Topological superradiant state in Fermi gases with cavity induced spin-orbit coupling

TL;DR

This paper investigates a topological superradiant state in a Fermi gas within an optical cavity, revealing how cavity-induced interactions induce topological phase transitions and analyzing the robustness and signatures of this exotic state.

Contribution

It provides a detailed characterization of the topological superradiant state, emphasizing the role of cavity-induced interband coupling in phase transitions and exploring the interplay between pairing and superradiance.

Findings

Cavity-induced interband coupling drives topological phase transition.

Signatures of topological transition observed in cavity field measurements.

Robustness of the topological superradiant state analyzed under various conditions.

Abstract

Coherently driven atomic gases inside optical cavities hold great promise for generating rich dynamics and exotic states of matter. It was shown recently that an exotic topological superradiant state exists in a two-component degenerate Fermi gas coupled to a cavity, where local order parameters coexist with global topological invariants. In this work, we characterize in detail various properties of this exotic state, focusing on the feedback interactions between the atoms and the cavity field. In particular, we demonstrate that cavity-induced interband coupling plays a crucial role in inducing the topological phase transition between the conventional and topological superradiant states.

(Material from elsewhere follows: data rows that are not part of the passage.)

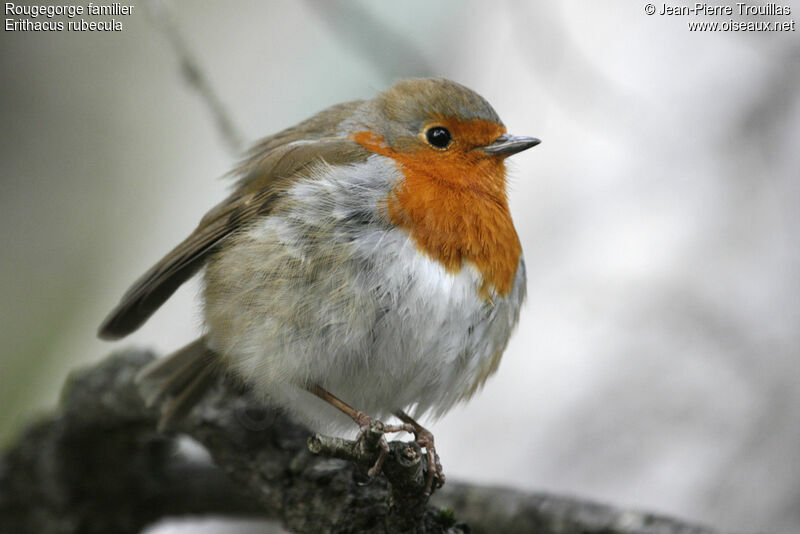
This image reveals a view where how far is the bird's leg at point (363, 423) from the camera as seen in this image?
2.45 m

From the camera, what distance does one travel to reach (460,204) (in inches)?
128

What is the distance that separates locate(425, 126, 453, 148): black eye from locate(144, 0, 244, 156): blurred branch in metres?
Result: 0.91

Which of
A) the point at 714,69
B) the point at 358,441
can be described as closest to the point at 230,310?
the point at 358,441

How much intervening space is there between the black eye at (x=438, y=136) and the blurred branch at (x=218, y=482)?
1196mm

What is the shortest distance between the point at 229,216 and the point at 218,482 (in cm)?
129

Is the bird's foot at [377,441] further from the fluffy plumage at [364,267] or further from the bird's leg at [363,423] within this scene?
the fluffy plumage at [364,267]

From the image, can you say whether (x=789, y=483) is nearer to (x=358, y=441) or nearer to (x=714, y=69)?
(x=714, y=69)

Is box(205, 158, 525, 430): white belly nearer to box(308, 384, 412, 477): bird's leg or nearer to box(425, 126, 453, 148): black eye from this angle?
box(308, 384, 412, 477): bird's leg

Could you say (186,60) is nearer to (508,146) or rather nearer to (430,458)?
(508,146)

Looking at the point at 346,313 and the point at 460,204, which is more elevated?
the point at 460,204

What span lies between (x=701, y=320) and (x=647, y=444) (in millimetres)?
726

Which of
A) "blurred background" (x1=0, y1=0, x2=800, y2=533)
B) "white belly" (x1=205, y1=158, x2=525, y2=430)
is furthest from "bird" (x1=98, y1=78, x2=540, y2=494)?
"blurred background" (x1=0, y1=0, x2=800, y2=533)

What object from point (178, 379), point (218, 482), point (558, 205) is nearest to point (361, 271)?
point (178, 379)

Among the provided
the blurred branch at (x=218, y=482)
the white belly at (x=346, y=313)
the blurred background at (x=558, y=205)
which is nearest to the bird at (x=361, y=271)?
the white belly at (x=346, y=313)
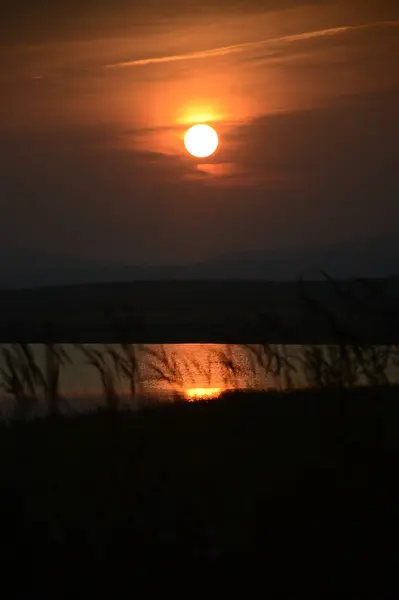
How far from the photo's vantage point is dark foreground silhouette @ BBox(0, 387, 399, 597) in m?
4.83

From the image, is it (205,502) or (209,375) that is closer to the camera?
(205,502)

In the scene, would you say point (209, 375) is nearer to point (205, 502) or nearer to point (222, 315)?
point (205, 502)

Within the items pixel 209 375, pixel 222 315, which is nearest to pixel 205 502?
pixel 209 375

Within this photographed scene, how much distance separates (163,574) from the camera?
4742 millimetres

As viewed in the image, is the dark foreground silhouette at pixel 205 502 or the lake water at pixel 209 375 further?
the lake water at pixel 209 375

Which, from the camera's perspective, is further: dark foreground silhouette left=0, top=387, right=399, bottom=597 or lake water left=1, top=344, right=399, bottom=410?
lake water left=1, top=344, right=399, bottom=410

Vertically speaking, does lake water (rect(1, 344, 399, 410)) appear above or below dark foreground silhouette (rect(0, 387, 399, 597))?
above

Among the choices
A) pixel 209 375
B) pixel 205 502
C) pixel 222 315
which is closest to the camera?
pixel 205 502

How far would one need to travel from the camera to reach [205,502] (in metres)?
5.56

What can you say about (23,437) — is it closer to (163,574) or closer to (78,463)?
(78,463)

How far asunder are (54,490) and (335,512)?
1483 millimetres

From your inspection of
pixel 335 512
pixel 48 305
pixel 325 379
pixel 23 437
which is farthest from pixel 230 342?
pixel 48 305

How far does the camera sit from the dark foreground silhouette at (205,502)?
15.9 feet

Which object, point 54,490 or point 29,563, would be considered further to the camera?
point 54,490
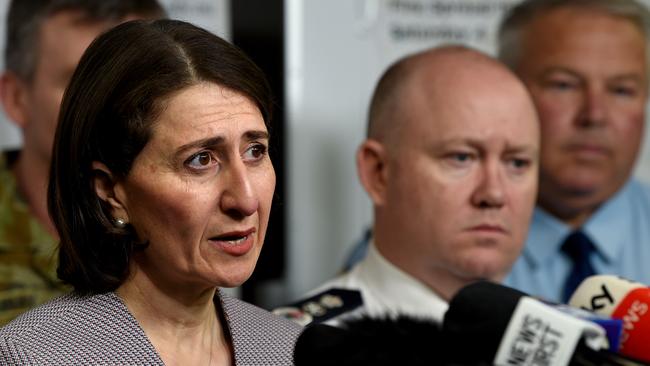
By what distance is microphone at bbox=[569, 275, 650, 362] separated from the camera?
1.26m

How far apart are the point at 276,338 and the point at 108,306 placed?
0.31 metres

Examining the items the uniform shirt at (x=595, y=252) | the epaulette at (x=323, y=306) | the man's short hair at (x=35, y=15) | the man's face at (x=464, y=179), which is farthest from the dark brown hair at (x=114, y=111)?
the uniform shirt at (x=595, y=252)

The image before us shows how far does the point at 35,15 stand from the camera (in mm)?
2508

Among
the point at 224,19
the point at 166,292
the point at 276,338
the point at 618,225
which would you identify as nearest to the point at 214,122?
the point at 166,292

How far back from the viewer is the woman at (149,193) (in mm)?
1475

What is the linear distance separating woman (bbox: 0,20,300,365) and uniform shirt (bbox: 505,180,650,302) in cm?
137

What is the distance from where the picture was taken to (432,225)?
2332 mm

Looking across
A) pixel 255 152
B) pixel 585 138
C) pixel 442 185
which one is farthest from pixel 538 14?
pixel 255 152

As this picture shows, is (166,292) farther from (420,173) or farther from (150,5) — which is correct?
(150,5)

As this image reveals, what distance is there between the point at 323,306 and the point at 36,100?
84 cm

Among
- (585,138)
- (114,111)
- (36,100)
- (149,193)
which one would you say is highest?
(114,111)

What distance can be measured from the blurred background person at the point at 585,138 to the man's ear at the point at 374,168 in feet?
1.73

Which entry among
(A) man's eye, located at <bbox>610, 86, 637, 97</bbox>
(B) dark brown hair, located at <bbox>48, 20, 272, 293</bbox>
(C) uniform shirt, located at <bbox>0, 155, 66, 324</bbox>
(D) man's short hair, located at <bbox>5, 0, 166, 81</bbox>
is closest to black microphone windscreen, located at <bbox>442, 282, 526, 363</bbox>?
(B) dark brown hair, located at <bbox>48, 20, 272, 293</bbox>

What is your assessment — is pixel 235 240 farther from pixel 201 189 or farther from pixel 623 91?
pixel 623 91
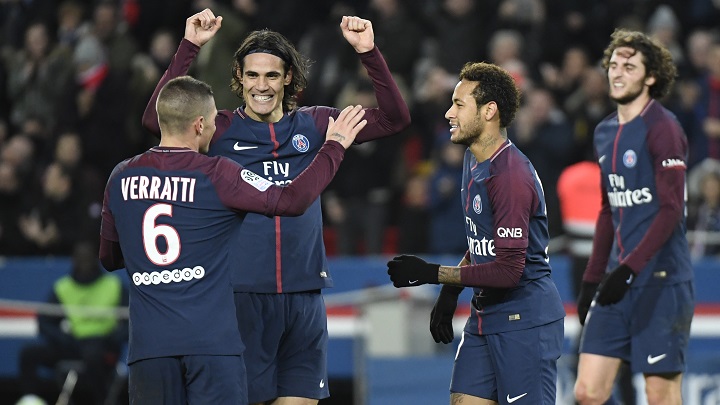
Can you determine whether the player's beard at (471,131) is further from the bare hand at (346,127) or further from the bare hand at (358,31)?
the bare hand at (358,31)

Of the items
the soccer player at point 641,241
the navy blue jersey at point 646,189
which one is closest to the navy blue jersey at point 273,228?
the soccer player at point 641,241

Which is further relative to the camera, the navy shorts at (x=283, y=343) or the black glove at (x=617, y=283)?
the black glove at (x=617, y=283)

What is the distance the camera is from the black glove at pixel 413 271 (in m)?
6.06

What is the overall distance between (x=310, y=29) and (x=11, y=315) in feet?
14.9

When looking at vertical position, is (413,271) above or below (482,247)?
below

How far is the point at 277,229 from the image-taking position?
20.7ft

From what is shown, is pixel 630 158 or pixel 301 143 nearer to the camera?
pixel 301 143

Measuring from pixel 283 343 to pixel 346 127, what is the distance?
47.1 inches

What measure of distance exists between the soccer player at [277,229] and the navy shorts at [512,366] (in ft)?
2.55

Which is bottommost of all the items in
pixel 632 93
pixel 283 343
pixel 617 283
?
pixel 283 343

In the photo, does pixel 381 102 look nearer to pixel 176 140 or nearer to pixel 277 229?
pixel 277 229

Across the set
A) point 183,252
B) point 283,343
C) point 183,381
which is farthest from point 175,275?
point 283,343

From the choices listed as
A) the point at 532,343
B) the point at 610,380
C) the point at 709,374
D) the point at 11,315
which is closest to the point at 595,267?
the point at 610,380

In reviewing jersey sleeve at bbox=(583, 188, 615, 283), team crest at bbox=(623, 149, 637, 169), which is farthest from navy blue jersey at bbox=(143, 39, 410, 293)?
jersey sleeve at bbox=(583, 188, 615, 283)
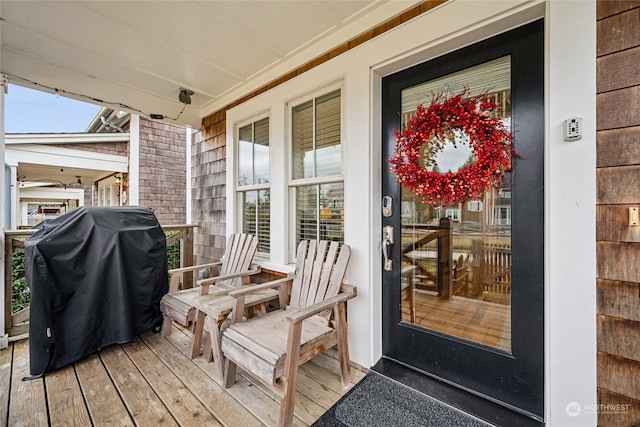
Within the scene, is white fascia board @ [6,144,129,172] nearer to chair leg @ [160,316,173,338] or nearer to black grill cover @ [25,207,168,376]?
black grill cover @ [25,207,168,376]

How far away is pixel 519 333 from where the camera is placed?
151 cm

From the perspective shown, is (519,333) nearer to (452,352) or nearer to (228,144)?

We analyze the interesting signatures in the cavity field left by the closing and reopening of the atomic bulk gap across the topological phase boundary and discuss the robustness of the topological superradiant state by investigating the steady-state phase diagram under various conditions. Furthermore, we consider the interaction effect and discuss the interplay between the pairing order in atomic ensembles and the superradiance of the cavity mode. Our work provides many valuable insights into the unique cavity--atom hybrid system under study and is helpful for future experimental exploration of the topological superradiant state.